FSFは、GPL 2を採用しているオープンソース開発者の大半がGPL 3に移行することを望んでいる。とは言うものの、旧バージョンであるGPL 2は今後も有効なライセンスであり続ける。
FSFの設立者であり、現在会長を務めるRichard Stallman氏は、フリーソフトウェアの開発と、ソフトウェアの無償化にそのキャリアを捧げてきた。ソフトウェア開発者とユーザーの自由を制限する著作権や特許、デジタル著作権管理、その他の法的あるいは技術的な仕組みすべてに強く反対しているStallman氏は個人的に、EmacsやGNUコンパイラ、GNUデバッガなど、コンピュータ界でよく利用される重要なプログラムを開発してきた。
FSFのプレスリリースによれば、この新ライセンスによって、ユーザーの自由がより保護されるようになり、他のフリーソフトウェアライセンスとの互換性が向上することになるという。
実際には、GPL 3は一部の開発者の自由を制限し、商用ライセンスとの互換性を低下させるものでもある。
GPL 3は例えば、商用機器がGPL 3に基づいたコードを使用する場合、そのコードの修正バージョンを当該機器上で使用可能にしなければならないと定めている。例えばTiVoではGPL 2に基づいたコードが使用されているが、録画したTVプログラムが許可無く配布されることがないよう、TiVo上で修正バージョンのコードが使用できないようになっている。こういった場合、GPL 3はGPL 2よりも「自由」が制限されており、一部の商用プラットフォームにおいては受け入れられないものとなっている。

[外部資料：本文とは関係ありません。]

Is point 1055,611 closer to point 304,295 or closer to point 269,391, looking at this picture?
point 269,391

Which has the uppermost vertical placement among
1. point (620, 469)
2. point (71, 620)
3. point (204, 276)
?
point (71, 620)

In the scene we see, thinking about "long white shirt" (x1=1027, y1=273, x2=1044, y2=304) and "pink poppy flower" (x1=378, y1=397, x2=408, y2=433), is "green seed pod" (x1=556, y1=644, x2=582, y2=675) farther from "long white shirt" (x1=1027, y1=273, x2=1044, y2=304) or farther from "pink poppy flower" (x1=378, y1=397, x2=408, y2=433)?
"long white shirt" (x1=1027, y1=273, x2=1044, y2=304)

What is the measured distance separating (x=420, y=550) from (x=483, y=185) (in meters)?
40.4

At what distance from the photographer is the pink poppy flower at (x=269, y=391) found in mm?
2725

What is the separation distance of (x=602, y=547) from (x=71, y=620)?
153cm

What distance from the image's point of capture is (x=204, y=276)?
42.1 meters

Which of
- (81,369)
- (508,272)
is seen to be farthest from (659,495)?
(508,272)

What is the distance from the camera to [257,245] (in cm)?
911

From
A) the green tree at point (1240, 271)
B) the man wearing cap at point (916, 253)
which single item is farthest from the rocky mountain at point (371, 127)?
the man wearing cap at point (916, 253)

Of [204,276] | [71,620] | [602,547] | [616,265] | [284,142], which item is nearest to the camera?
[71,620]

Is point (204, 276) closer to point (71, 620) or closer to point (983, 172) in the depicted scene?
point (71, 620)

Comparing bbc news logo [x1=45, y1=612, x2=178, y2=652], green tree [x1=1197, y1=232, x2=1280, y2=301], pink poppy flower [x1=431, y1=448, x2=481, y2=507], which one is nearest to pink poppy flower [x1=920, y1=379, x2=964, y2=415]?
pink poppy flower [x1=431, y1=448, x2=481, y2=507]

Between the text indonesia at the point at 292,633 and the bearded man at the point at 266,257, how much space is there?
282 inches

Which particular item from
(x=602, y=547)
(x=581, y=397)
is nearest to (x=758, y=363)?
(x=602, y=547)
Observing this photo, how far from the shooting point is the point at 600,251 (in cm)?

FSFはまた、MicrosoftとNovellとの間に交わされたような特許契約を防ぐための変更も行っている。筆者は弁護士でないので、GPL 3がこの目的を達成できているかどうかは不明である。こういった変更が標的とするMicrosoftやNovell、その他の企業はまだ、新ライセンスの内容について不十分な点を指摘してはいないとみてもよいだろう。